Alias for get_sub_line_payload() to shorten the syntax by using the >= operator.

__str__() str[source]

Return the gedcom representation of the line (sub-lines excluded).

__repr__() str[source]

Return the string representation of the class.

property payload_with_cont: str[source]

Return the multi-line payload into a single string.

Multi-line payloads are split into several Line as written in the original gedcom file. The corresponding sub-lines are with the tags CONC and CONT. There are gathered into a single string by concatenation of the different payload of each line. A newline is added for the concatenation of sub-lines with the CONT tag.

fastgedcom.base.Record: TypeAlias = TrueLine[source]

A level 0 line referenced by an XRef in the document.

class fastgedcom.base.Document[source]

Store all the information of the gedcom document.

All records (level 0 lines) are directly accessible via the records dictionnary and the other lines are accessible via TrueLine.sub_lines.

records: dict[XRef, Record][source]

Dictionnary of records, accessible via get_records() or __getitem__(). Access it directly to raise KeyError instead of getting a FakeLine. Usefull when you a pretty sure of the Record existing in the document.

__iter__() Iterator[Record][source]

Iterate on the lines of level 0: the records, the header, and the TRLR line.

__contains__(identifier: XRef) bool[source]

Return True if the identifier refers to an existing record.

get_records(record_type: str) Iterator[Record][source]

Return an iterator over records of that record_type. The type is the payload of level 0 lines: INDI, FAM, etc..

__rshift__[source]

Alias for get_records() to shorten the syntax by using the >> operator.

get_record(identifier: XRef | Literal['HEAD']) Record | FakeLine[source]

Return the record under that identifier.

__getitem__[source]

Alias for get_record() to shorten the syntax by using the [] operator.

all_lines() Iterator[list[TrueLine]][source]

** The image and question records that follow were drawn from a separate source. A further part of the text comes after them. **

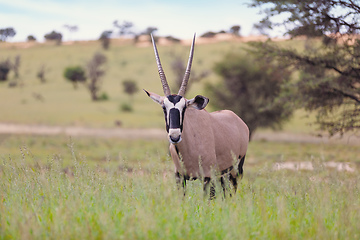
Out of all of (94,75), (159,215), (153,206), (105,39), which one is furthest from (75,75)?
(159,215)

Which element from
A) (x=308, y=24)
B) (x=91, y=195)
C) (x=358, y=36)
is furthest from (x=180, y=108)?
(x=358, y=36)

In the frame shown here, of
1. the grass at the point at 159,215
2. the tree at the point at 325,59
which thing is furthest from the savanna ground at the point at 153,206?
the tree at the point at 325,59

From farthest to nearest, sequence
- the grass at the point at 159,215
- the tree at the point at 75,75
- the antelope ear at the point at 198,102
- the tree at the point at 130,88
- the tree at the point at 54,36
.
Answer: the tree at the point at 75,75, the tree at the point at 130,88, the tree at the point at 54,36, the antelope ear at the point at 198,102, the grass at the point at 159,215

Return an iterator over all lines of the document. An element of the iterator is the sequence of lines to access the last line of the list.

For example, given the following gedcom document:

0 @I1@ INDI
1 NAME John /Doe/
2 SURN Doe
0 @I2@ INDI
>>> list(document.all_lines())
[
    [<TrueLine 0 @I1@ INDI -> 1>],
    [<TrueLine 0 @I1@ INDI -> 1>, <TrueLine 1 NAME John /Doe/ -> 1>],
    [<TrueLine 0 @I1@ INDI -> 1>, <TrueLine 1 NAME John /Doe/ -> 1>, <TrueLine 2 SURN Doe -> 0>],
    [<TrueLine 0 @I2@ INDI -> 0>],
]
__eq__(__value: object) bool[source]
get_source() str[source]

Return the gedcom text equivalent for the Document into a string. Usefull to save a modified Document into a file.

fastgedcom.base.fake_line[source]

FakeLine instance returned by functions. Used to avoid having multiple unnecessary instances of FakeLine.